Its labels (set as Prometheus *constant* labels) carry build-time identity.
## Event → metric mapping (supervision + controller)
```text
TaskStarting → tasks_in_flight.inc() (+ task_restarts.inc() if attempt > 1)
TaskStopped → tasks_in_flight.dec()
TaskFailed → tasks_in_flight.dec()
TimeoutHit → task_timeouts.inc()
BackoffScheduled → task_backoff_count{source}.inc() + task_backoff_duration.observe(delay)
ActorExhausted → task_terminal{reason="exhausted"}.inc() + attempts_to_finalize{outcome="exhausted"}.observe(attempt)
ActorDead → task_terminal{reason="fatal"}.inc() + attempts_to_finalize{outcome="fatal"}.observe(attempt)
SubscriberOverflow → subscriber_overflow.inc()
SubscriberPanicked → subscriber_panicked.inc()
ControllerSubmitted → controller_submissions.inc()
ControllerRejected → controller_rejections{reason}.inc() (reason classified from Event.reason)
```
## Labels cardinality
| `runner` | `subprocess`, `wasm`, `container` | low |
| `outcome` | `success`, `failure`, `canceled`, `timeout` (runner); `success`, `failure` (discover) | low |
| `error` | `cgroup_prepare_failed`, `backend_config_failed`, `spawn_failed`, `module_load_failed` (from `solti_runner::RunnerErrorKind`) | low |
| `source` | `failure`, `success` | low |
| `reason` | `exhausted`, `fatal` (terminal); `slot_full`, `slot_busy`, `add_failed`, `remove_failed`, `queue_failed`, `recovery_failed`, `bus_lagged`, `controller_exited`, `other`, `unknown` (controller rejections); `connect`, `timeout`, `rejected_client`, `rejected_server`, `parse`, `auth`, `other` (discover failures) | low |
| `transport` | `http`, `grpc` | low |
| `method` | HTTP method for HTTP, RPC method name for gRPC | low |
| `path` | Templated route (`/api/v1/tasks/{id}`) for HTTP, full RPC path for gRPC | low (bounded by route set) |
| `status` | HTTP status code (HTTP), gRPC code number (gRPC) | low |
All label sets have low, bounded cardinality.
## Feature flags
| `api` | off | `PrometheusApiMetrics` (depends on `solti-api`) |
| `discover` | off | `PrometheusDiscoverMetrics` (depends on `solti-discover`) |
| `process` | off | Makes `register_process_collector` register actual `process_*` metrics on Linux |
| `server` | off | `server` — a supervised embedded HTTP task serving `/metrics` |
| `state` | off | `PrometheusStateCollector` — pull-based `solti_sv_tasks_by_phase` snapshot (depends on `solti-core`) |
## Example
For a full agent wiring: shared registry, runner metrics, subscriber, supervised`/metrics` HTTP task, HTTP/gRPC `ApiMetricsBackend`, and `DiscoverMetricsBackend` see the reference agents:
- [`examples/agentd-http`](../../examples/agentd-http)

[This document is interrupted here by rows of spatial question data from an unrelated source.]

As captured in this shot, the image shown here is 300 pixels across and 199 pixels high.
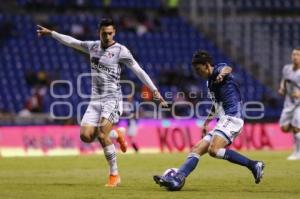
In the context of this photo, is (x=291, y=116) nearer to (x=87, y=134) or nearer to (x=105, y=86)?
(x=105, y=86)

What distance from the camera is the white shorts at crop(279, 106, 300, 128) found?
1923cm

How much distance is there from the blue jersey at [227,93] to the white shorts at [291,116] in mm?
7404

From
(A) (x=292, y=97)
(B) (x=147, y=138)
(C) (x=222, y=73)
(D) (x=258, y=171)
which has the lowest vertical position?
(B) (x=147, y=138)

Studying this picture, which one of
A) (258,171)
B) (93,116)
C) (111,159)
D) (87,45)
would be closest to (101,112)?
(93,116)

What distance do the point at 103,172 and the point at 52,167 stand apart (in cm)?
170

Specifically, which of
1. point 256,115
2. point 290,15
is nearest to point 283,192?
point 256,115

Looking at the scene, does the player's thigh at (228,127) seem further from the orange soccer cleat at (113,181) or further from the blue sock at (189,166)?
the orange soccer cleat at (113,181)

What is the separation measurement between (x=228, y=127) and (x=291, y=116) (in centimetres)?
781

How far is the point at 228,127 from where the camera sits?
1198cm

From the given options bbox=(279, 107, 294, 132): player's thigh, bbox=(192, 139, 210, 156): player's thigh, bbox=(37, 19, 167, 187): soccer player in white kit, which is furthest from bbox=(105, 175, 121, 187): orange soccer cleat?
bbox=(279, 107, 294, 132): player's thigh

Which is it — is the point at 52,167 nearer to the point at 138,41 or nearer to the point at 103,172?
the point at 103,172

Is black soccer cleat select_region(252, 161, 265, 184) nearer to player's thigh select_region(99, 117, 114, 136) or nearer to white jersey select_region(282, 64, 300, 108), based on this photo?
player's thigh select_region(99, 117, 114, 136)

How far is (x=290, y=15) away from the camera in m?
36.5

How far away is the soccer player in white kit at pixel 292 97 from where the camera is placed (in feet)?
61.9
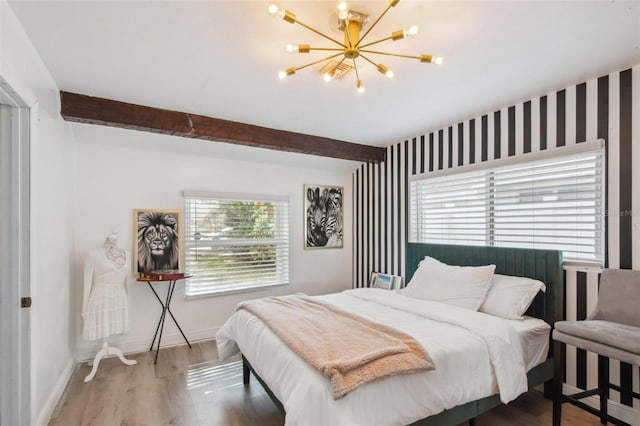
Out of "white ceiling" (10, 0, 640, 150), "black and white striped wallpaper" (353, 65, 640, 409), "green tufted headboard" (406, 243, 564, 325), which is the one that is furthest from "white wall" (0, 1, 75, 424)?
"black and white striped wallpaper" (353, 65, 640, 409)

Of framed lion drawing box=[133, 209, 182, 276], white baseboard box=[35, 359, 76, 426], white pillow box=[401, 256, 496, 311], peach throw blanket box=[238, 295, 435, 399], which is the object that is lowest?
white baseboard box=[35, 359, 76, 426]

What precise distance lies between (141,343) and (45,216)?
6.48 ft

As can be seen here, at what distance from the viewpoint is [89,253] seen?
311 cm

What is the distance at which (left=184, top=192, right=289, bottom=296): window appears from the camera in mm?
4023

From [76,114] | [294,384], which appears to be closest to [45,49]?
[76,114]

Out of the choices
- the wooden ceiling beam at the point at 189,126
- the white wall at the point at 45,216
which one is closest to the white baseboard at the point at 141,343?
the white wall at the point at 45,216

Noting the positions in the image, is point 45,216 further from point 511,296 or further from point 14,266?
point 511,296

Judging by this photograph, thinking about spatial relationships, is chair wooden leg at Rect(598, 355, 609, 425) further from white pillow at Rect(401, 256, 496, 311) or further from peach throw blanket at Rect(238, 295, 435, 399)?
peach throw blanket at Rect(238, 295, 435, 399)

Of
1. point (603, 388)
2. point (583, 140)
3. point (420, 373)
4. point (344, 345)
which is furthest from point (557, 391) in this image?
point (583, 140)

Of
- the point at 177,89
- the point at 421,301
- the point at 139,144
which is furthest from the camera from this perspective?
the point at 139,144

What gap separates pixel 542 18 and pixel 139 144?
3.76 metres

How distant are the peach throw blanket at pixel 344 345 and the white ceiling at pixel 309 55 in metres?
1.81

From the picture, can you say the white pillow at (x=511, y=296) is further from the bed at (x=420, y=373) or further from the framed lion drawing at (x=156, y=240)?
the framed lion drawing at (x=156, y=240)

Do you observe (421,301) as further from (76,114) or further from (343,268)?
(76,114)
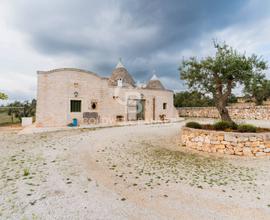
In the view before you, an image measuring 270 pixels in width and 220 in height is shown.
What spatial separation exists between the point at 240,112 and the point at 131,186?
74.1 feet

- [`examples/agentd-grpc`](../../examples/agentd-grpc)
## Notes
- `tasks_in_flight` gauge is guarded against going negative: a `TaskStopped` without a preceding `TaskStarting` is a no-op.
- Backoff / discover / API durations are converted from ms → seconds before histogram observation.
- `PrometheusSubscriber` defaults `queue_capacity` to `DEFAULT_QUEUE_CAPACITY`.
- All collectors must share one `prometheus::Registry` for a unified `/metrics` endpoint.